Exercise brief
Since the entries below must stay intact, return each one exactly.

━━━

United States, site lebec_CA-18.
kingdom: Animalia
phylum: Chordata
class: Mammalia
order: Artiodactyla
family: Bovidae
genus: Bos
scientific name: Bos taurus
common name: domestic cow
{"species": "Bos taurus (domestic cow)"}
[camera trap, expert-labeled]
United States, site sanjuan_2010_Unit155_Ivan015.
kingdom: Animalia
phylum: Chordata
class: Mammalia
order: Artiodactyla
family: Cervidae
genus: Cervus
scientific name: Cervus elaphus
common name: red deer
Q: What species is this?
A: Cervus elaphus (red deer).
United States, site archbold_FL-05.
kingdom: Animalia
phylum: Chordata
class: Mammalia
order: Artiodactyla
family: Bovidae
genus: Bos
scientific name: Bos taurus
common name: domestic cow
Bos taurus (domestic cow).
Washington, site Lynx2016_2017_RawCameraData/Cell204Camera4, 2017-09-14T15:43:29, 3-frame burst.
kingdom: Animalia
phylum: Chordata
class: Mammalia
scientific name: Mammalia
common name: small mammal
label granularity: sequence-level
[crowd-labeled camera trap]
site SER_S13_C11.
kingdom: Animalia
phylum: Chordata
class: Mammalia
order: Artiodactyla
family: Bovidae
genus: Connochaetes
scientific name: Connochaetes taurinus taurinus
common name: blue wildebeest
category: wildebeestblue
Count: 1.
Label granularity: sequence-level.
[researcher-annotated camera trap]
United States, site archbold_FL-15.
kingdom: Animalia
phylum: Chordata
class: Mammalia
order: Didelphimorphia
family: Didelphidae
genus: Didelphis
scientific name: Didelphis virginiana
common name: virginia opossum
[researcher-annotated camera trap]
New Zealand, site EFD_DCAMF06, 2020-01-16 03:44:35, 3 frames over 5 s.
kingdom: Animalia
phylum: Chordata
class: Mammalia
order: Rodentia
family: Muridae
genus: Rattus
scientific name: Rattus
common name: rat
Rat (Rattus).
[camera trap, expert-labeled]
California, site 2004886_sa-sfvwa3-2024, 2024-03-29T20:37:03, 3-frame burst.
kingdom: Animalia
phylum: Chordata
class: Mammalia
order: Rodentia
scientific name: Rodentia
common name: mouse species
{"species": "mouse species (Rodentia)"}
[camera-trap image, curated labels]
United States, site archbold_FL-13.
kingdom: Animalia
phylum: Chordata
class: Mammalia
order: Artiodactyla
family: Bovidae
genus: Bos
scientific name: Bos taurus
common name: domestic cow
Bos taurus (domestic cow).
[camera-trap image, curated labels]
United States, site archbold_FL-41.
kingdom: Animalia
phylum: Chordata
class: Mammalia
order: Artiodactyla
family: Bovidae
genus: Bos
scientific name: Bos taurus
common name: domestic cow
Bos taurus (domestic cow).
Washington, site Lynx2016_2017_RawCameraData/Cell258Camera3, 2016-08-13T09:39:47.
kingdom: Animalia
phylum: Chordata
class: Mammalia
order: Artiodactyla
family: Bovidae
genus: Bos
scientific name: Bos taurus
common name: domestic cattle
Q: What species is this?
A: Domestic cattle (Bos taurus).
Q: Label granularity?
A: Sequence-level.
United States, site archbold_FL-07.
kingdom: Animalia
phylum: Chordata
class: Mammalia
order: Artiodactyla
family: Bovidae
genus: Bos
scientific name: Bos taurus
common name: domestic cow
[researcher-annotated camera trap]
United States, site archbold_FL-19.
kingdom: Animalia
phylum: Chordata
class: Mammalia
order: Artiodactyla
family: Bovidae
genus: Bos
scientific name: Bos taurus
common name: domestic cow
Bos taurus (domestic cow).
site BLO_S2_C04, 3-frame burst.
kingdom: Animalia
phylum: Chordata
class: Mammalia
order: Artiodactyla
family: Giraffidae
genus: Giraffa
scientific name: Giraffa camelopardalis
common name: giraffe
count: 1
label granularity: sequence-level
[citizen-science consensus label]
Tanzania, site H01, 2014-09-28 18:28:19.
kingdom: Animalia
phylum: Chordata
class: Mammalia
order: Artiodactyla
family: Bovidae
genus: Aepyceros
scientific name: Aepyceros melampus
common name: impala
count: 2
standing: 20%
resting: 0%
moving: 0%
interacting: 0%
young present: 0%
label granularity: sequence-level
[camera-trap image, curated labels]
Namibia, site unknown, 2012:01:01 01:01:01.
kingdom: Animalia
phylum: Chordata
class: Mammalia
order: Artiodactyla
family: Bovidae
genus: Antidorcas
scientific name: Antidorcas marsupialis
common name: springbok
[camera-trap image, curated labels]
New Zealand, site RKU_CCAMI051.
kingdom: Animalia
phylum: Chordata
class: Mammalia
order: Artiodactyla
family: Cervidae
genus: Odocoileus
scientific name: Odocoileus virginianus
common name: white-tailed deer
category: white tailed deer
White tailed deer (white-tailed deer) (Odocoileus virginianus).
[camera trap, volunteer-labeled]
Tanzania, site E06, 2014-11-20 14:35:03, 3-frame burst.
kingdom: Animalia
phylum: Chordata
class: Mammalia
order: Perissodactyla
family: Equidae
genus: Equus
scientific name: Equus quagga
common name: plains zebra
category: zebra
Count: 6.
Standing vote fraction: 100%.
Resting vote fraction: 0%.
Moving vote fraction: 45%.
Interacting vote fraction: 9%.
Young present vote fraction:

━━━

Task answer
United States, site lebec_CA-18.
kingdom: Animalia
phylum: Chordata
class: Mammalia
order: Artiodactyla
family: Bovidae
genus: Bos
scientific name: Bos taurus
common name: domestic cow
{"species": "Bos taurus (domestic cow)"}
[camera trap, expert-labeled]
United States, site sanjuan_2010_Unit155_Ivan015.
kingdom: Animalia
phylum: Chordata
class: Mammalia
order: Artiodactyla
family: Cervidae
genus: Cervus
scientific name: Cervus elaphus
common name: red deer
Q: What species is this?
A: Cervus elaphus (red deer).
United States, site archbold_FL-05.
kingdom: Animalia
phylum: Chordata
class: Mammalia
order: Artiodactyla
family: Bovidae
genus: Bos
scientific name: Bos taurus
common name: domestic cow
Bos taurus (domestic cow).
Washington, site Lynx2016_2017_RawCameraData/Cell204Camera4, 2017-09-14T15:43:29, 3-frame burst.
kingdom: Animalia
phylum: Chordata
class: Mammalia
scientific name: Mammalia
common name: small mammal
label granularity: sequence-level
[crowd-labeled camera trap]
site SER_S13_C11.
kingdom: Animalia
phylum: Chordata
class: Mammalia
order: Artiodactyla
family: Bovidae
genus: Connochaetes
scientific name: Connochaetes taurinus taurinus
common name: blue wildebeest
category: wildebeestblue
Count: 1.
Label granularity: sequence-level.
[researcher-annotated camera trap]
United States, site archbold_FL-15.
kingdom: Animalia
phylum: Chordata
class: Mammalia
order: Didelphimorphia
family: Didelphidae
genus: Didelphis
scientific name: Didelphis virginiana
common name: virginia opossum
[researcher-annotated camera trap]
New Zealand, site EFD_DCAMF06, 2020-01-16 03:44:35, 3 frames over 5 s.
kingdom: Animalia
phylum: Chordata
class: Mammalia
order: Rodentia
family: Muridae
genus: Rattus
scientific name: Rattus
common name: rat
Rat (Rattus).
[camera trap, expert-labeled]
California, site 2004886_sa-sfvwa3-2024, 2024-03-29T20:37:03, 3-frame burst.
kingdom: Animalia
phylum: Chordata
class: Mammalia
order: Rodentia
scientific name: Rodentia
common name: mouse species
{"species": "mouse species (Rodentia)"}
[camera-trap image, curated labels]
United States, site archbold_FL-13.
kingdom: Animalia
phylum: Chordata
class: Mammalia
order: Artiodactyla
family: Bovidae
genus: Bos
scientific name: Bos taurus
common name: domestic cow
Bos taurus (domestic cow).
[camera-trap image, curated labels]
United States, site archbold_FL-41.
kingdom: Animalia
phylum: Chordata
class: Mammalia
order: Artiodactyla
family: Bovidae
genus: Bos
scientific name: Bos taurus
common name: domestic cow
Bos taurus (domestic cow).
Washington, site Lynx2016_2017_RawCameraData/Cell258Camera3, 2016-08-13T09:39:47.
kingdom: Animalia
phylum: Chordata
class: Mammalia
order: Artiodactyla
family: Bovidae
genus: Bos
scientific name: Bos taurus
common name: domestic cattle
Q: What species is this?
A: Domestic cattle (Bos taurus).
Q: Label granularity?
A: Sequence-level.
United States, site archbold_FL-07.
kingdom: Animalia
phylum: Chordata
class: Mammalia
order: Artiodactyla
family: Bovidae
genus: Bos
scientific name: Bos taurus
common name: domestic cow
[researcher-annotated camera trap]
United States, site archbold_FL-19.
kingdom: Animalia
phylum: Chordata
class: Mammalia
order: Artiodactyla
family: Bovidae
genus: Bos
scientific name: Bos taurus
common name: domestic cow
Bos taurus (domestic cow).
site BLO_S2_C04, 3-frame burst.
kingdom: Animalia
phylum: Chordata
class: Mammalia
order: Artiodactyla
family: Giraffidae
genus: Giraffa
scientific name: Giraffa camelopardalis
common name: giraffe
count: 1
label granularity: sequence-level
[citizen-science consensus label]
Tanzania, site H01, 2014-09-28 18:28:19.
kingdom: Animalia
phylum: Chordata
class: Mammalia
order: Artiodactyla
family: Bovidae
genus: Aepyceros
scientific name: Aepyceros melampus
common name: impala
count: 2
standing: 20%
resting: 0%
moving: 0%
interacting: 0%
young present: 0%
label granularity: sequence-level
[camera-trap image, curated labels]
Namibia, site unknown, 2012:01:01 01:01:01.
kingdom: Animalia
phylum: Chordata
class: Mammalia
order: Artiodactyla
family: Bovidae
genus: Antidorcas
scientific name: Antidorcas marsupialis
common name: springbok
[camera-trap image, curated labels]
New Zealand, site RKU_CCAMI051.
kingdom: Animalia
phylum: Chordata
class: Mammalia
order: Artiodactyla
family: Cervidae
genus: Odocoileus
scientific name: Odocoileus virginianus
common name: white-tailed deer
category: white tailed deer
White tailed deer (white-tailed deer) (Odocoileus virginianus).
[camera trap, volunteer-labeled]
Tanzania, site E06, 2014-11-20 14:35:03, 3-frame burst.
kingdom: Animalia
phylum: Chordata
class: Mammalia
order: Perissodactyla
family: Equidae
genus: Equus
scientific name: Equus quagga
common name: plains zebra
category: zebra
Count: 6.
Standing vote fraction: 100%.
Resting vote fraction: 0%.
Moving vote fraction: 45%.
Interacting vote fraction: 9%.
Young present vote fraction:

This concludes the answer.